Sister Sage permitted herself a grim smile.

“They will be unlike any cell you have ever seen. Leave nothing inside them alive. That is all you need to know.”

Sickened, the Thistle nodded. The Sage withdrew, their scent lock slowly releasing the bees’ bodies. Confused and panicking sisters collided as they tried to pick up instructions from the floor-codes, but the comb transmitted no information. Only the sanitation workers remained calm and industrious. Flora looked around—the Thistle guards were already conferring with the fertility police, standing in groups at the head of every corridor to the lobby, so that every bee must pass between them to leave. Her mouth filled with the sweetness of Flow and it spilled out onto her fur. She swallowed, but more came and it would be impossible to hide. Any moment someone would smell it and kill her—and then her baby would die—

She would not let that happen. As yet no Thistle guards had returned to the landing board, and no police stood at the entrance corridor. Foragers were only just moving across the lobby to return to the landing board, and Flora ran to join them, pushing past to get out before anyone could challenge her scent. Unless she took to the air now, she would never be able to get to her baby in time.

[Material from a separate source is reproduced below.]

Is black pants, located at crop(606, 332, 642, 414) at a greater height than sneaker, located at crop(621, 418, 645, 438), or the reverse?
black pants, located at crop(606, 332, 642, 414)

The sun shone on the board and the skies were clear. Flora did not wait to lay a marker signal, but roared her engine as hard and loud as she could to signal she was going a great distance, then made an almost vertical takeoff. She rose up high above the hive and orchard and then circled around behind it and dropped down onto its sloping roof.

Keeping her scent glands tight to prevent any sisters on the wing from smelling her, Flora began walking down the side of the hive. Every insect that crawled there had left a trace, as well as the bird droppings that seared her brain, and the film of dirt deposited by the wind—but there at the bottom was the ragged black gap. Even after the winter, the gnawed edges held the rank scent of the mouse, but beyond it came one much sweeter. Flora crawled inside.

High above the orchard, another wasp watched with interest.